SOURCE MATERIAL
......

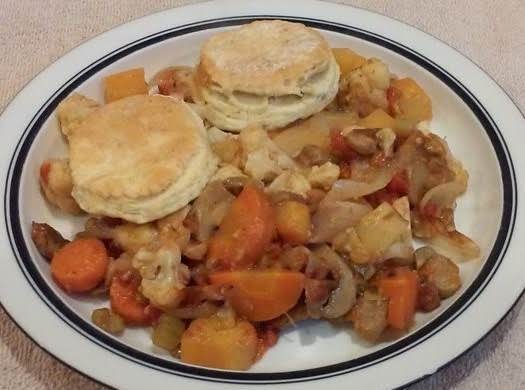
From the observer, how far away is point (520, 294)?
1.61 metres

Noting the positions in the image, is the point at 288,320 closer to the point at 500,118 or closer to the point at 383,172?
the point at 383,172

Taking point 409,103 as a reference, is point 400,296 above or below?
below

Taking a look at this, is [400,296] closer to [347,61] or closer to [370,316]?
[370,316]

......

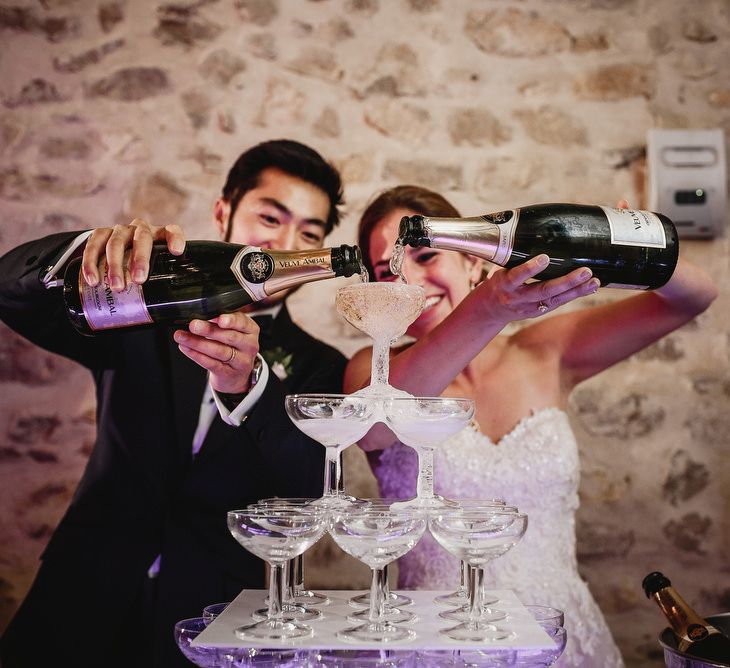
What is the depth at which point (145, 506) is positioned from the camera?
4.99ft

......

PROBLEM DETAILS
Which lines in the data above contain the word "closer"? Return each of those lines in full.

EXERCISE RESULT
Noting the positions in the image, is the point at 288,320 closer to the point at 500,118 or closer to the point at 383,172?
Taking a look at this, is [400,296] closer to [347,61] or closer to [370,316]?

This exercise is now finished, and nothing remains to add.